One of my patients has recently presented a treatment conundrum. She is a young woman with lupus that has required chronic low-dose steroids and mycofenolate mofetil at maximum dose to prevent relapse, a regimen she has been taking for the past two years. She was referred to us last year after developing increasing proteinuria (now at about 3 g/d), and after developing an active sediment with hematuria and occasional granular casts this fall, she was biopsied. The pathology showed chronic-appearing membranous nephropathy with more recent focal proliferative changes. Her creatinine has remained in the normal range, but her proteinuria has gradually increased. She has not been able tolerate an ACE inhibitor due to symptomatic low blood pressure.

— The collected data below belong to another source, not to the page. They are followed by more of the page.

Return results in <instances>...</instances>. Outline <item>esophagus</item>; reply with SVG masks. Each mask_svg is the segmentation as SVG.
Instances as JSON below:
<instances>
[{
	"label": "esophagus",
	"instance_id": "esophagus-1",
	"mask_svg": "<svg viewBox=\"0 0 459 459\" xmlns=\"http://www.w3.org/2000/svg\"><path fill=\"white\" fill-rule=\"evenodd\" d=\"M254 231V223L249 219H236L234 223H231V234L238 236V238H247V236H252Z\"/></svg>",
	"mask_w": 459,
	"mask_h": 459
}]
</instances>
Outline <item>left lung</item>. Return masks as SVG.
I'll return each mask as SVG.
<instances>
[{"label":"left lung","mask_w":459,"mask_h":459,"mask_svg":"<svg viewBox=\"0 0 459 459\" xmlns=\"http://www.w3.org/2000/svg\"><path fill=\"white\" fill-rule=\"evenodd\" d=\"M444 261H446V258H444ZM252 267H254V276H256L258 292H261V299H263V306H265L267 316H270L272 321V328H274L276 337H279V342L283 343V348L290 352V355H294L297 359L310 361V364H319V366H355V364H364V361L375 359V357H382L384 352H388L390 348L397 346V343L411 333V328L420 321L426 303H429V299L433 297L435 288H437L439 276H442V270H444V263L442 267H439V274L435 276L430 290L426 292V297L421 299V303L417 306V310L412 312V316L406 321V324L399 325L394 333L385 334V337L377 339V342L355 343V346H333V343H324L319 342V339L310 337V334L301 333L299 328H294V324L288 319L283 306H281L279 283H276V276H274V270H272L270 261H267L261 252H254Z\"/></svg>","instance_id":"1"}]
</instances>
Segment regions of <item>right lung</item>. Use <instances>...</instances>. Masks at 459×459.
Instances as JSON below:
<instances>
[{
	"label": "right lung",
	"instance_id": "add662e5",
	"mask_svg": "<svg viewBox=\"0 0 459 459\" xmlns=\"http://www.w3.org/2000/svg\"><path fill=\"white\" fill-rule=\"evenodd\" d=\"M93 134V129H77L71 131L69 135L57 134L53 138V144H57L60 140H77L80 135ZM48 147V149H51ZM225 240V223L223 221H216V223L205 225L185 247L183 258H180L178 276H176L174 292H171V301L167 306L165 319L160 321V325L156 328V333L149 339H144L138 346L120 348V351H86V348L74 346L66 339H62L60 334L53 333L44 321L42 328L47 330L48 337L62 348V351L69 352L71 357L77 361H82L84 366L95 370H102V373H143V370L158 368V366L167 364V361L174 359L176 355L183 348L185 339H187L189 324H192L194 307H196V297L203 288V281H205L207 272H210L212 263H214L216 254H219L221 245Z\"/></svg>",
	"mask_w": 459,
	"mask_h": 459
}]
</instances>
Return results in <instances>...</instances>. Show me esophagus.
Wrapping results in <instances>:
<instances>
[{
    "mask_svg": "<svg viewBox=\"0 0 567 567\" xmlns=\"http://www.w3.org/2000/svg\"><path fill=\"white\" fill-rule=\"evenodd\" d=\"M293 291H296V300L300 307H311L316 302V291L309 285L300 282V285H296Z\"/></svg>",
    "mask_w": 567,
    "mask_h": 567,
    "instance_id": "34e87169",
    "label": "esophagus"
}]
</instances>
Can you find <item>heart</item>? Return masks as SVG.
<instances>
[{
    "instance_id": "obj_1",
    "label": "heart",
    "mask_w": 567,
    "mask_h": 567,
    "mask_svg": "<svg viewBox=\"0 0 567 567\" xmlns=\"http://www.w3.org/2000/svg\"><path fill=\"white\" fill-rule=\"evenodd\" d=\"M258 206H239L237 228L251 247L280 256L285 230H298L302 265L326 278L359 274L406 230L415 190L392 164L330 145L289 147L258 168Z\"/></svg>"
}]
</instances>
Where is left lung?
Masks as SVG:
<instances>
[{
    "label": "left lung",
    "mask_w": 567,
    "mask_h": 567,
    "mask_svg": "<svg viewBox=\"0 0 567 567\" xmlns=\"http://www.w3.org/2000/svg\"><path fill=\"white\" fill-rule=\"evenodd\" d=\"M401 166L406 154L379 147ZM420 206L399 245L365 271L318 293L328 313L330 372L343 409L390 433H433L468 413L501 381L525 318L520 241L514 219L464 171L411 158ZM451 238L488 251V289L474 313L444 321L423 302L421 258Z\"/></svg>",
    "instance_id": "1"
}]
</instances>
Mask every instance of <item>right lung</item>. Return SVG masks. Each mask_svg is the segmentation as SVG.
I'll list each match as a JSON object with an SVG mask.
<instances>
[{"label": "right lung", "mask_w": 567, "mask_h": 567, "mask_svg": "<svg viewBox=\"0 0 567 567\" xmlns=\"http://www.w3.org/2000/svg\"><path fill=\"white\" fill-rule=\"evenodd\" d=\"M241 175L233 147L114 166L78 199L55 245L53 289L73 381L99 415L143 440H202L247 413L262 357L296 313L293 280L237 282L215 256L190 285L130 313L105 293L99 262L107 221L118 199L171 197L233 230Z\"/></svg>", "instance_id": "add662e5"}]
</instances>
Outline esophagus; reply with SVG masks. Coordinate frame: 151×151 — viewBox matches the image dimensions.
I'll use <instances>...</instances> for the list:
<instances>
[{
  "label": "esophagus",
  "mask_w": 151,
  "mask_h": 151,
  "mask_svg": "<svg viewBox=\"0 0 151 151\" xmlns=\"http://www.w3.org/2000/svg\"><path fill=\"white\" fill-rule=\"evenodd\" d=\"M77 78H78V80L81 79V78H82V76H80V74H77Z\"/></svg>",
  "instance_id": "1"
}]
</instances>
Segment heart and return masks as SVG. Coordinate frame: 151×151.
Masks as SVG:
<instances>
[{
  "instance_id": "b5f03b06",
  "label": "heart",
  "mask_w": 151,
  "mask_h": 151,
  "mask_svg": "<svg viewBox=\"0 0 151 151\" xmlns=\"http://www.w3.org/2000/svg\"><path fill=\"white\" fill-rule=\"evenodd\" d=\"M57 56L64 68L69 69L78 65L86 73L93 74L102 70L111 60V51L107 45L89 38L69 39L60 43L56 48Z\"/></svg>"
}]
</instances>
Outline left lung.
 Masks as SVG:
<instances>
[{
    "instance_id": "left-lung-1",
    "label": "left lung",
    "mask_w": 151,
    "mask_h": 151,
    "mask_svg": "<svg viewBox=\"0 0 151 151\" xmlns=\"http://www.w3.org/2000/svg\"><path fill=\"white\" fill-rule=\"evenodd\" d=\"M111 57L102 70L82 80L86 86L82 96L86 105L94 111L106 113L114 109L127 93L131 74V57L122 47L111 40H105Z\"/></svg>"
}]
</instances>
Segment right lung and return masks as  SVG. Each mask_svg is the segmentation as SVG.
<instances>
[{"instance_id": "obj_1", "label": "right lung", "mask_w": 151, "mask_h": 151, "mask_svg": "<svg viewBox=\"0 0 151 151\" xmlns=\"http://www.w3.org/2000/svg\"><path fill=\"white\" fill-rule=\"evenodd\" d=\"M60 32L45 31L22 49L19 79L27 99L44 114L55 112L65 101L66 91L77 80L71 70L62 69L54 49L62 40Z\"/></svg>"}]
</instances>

Because she is of childbearing age, we would prefer to avoid cyclophosphamide therapy; but we have struggled to decide on an alternative regimen that is effective and safe. Rituximab is one possibility, which was discussed comprehensively by Jeremy Duffield in a post from August of this year. The other choice we have been weighing is adding tacrolimus to her regimen. There is some evidence that tacrolimus in addition to MMF and prednisone may improve clinical response. Bao et al performed a randomized trial of prednisone + MMF + tacrolimus versus cyclophosphamide alone as treatment for class IV + V lupus, in which a majority of patients had been previously treated with cyclophosphamide or MMF. In an intention-to-treat analysis, the multi-agent therapy was superior to cyclophosphamide at achieving complete remission at 6 and 9 months. More recently, Cortes-Hernandes et al administered tacrolimus .075 mg/kg/d in addition to MMF in 17 patients with biopsy-proven class IV or V lupus who either responded, then relapsed on induction therapy with prednisone + MMF during 65 months of follow-up, or failed to respond at all to treatment. Twelve of seventeen had achieved either a partial or complete response to tacrolimus therapy at two years’ followup.
Neither one of these trials fits our patient’s clinical scenario of class III nephritis developing while on steroids and MMF, but they do give reason to hope that treatment with tacrolimus might be efficacious. So it seems we are staring down rituximab or tacrolimus as possible next agents—any alternative suggestions or advice welcome.